3. Jamaica deserve to be considered potential winners- While all the attention has been given to the United States' collapse against Panama and the Mexican drug scandal, Jamaica have quietly yet effectively maneuvered themselves into the Quarter Finals. Two goals from Demar Phillips put Jamaica into the next round, the Reggae Boyz have now scored six without reply in this year's Concacaf Gold Cup. With speedy New York Red Bulls winger Dane Richards creating, and Phillips scoring Jamaica have the potential to surprise a few people in this competition. The US have proved that they should no longer be considered odds on candidates for a place in the final, and if Jamaica keep winning then they could usurp the United States' "second favorite" dubbing.
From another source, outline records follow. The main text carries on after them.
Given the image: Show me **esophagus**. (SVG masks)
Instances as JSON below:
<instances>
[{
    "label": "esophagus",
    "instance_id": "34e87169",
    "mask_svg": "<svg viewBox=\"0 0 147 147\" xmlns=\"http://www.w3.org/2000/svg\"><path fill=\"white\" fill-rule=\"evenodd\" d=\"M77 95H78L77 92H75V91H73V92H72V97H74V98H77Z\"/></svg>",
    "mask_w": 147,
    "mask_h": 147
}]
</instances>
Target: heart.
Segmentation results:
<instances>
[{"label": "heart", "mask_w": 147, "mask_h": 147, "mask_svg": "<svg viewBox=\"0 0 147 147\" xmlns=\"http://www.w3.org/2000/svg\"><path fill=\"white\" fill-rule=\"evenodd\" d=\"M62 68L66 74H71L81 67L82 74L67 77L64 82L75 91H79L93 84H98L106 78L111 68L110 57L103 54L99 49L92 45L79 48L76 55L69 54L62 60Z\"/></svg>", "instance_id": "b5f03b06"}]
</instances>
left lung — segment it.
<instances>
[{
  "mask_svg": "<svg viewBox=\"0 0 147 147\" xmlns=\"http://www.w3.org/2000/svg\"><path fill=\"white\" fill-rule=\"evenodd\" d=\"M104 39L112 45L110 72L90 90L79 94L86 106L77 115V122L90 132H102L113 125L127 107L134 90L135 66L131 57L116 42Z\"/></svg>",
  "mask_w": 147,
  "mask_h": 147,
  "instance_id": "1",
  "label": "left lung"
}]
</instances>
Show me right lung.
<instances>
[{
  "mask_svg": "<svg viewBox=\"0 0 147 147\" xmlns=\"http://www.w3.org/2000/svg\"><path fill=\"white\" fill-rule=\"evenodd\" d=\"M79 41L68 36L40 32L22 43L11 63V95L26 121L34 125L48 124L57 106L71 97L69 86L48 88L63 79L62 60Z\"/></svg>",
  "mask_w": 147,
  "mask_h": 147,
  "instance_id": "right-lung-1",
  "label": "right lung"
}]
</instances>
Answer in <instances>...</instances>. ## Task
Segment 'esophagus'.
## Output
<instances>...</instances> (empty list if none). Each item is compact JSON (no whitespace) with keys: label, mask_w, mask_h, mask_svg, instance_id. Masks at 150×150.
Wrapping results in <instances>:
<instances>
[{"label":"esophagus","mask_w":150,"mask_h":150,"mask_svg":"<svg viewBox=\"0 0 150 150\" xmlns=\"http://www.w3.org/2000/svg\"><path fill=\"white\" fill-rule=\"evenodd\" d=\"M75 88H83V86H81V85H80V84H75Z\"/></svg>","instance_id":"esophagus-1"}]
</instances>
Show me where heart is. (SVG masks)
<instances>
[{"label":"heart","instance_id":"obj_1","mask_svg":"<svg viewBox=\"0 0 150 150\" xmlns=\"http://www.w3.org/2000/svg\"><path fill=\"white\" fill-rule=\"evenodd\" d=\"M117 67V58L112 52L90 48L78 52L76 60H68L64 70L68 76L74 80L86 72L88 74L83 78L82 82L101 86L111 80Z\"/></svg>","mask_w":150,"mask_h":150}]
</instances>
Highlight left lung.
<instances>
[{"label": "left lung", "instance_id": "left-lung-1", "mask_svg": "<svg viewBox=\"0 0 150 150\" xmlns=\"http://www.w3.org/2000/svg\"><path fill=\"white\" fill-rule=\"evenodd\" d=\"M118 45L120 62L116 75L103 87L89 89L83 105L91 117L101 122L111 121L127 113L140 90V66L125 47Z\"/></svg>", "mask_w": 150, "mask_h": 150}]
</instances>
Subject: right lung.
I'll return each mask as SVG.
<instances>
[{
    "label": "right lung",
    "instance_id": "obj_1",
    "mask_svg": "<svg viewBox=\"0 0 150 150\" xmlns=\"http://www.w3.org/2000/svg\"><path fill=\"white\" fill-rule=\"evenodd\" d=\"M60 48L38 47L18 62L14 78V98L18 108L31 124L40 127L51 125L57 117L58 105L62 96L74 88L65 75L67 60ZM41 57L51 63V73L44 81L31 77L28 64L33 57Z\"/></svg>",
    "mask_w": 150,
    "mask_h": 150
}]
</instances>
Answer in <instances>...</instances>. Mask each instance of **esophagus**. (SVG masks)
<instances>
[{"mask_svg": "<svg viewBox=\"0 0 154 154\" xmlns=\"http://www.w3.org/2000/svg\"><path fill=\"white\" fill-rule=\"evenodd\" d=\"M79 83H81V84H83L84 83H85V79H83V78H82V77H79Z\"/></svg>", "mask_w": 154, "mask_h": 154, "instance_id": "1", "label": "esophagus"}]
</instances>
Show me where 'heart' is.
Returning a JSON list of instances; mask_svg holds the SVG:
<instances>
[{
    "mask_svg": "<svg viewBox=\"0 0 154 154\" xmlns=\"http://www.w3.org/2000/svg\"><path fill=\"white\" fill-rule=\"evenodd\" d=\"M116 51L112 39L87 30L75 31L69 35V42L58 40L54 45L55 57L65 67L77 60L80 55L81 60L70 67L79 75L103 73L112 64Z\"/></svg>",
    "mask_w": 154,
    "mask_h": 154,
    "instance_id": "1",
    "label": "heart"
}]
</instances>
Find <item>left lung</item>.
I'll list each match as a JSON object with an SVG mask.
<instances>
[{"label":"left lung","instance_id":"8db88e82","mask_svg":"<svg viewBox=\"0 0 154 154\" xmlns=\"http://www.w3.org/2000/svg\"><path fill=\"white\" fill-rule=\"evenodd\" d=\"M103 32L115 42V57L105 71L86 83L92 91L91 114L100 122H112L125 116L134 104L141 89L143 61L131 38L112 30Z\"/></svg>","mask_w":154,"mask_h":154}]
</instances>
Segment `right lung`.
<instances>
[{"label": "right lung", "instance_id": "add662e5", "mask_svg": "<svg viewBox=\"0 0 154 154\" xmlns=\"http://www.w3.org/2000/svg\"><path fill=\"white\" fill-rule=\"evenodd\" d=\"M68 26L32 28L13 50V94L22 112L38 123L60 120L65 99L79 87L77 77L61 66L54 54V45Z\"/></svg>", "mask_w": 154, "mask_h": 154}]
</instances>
4. Juan Agudelo shouldn't be playing- From the beginning of his reign, Bob Bradley made it clear that he would only select players who were playing for their club teams, not sitting on the bench at big European clubs. Well, the American coach has broken his own rule, Juan Agudelo has shone occasionally when given a chance with the Red Bulls, but at this point in time he is very much New York's third string striker. Given the continued ineffectiveness of Jozy Altidore and Chris Wondolowski's remarkable point blank miss, Juan Agudelo will retain his starting place for the United States' crucial match with Guadeloupe, though his performances certainly don't warrant it. Against Panama, Agudelo did nothing to assist the States' attacking cause, he looked confused on the ball, out of his depth even against such mediocre opposition. Bob Bradley must be starting to regret not bringing Gomez or Bunbury.

5. Gio Dos Santos is back- After hastily making positive conclusions about Jozy Altidore, Clarence Goodson and Tim Ream, I have not learned my lesson, I'm about to do it all over again with Gio Dos Santos. A one time Barcelona prodigy, Dos Santos' career has stalled in recent years, but he still retains bags of talents, something he proved on Thursday night against Cuba. Scoring two goals, Dos Santos forced Chicharito Hernandez to share the spotlight for once, and no doubt bursting with confidence, the Mexican is now ready to push on for the rest of the tournament.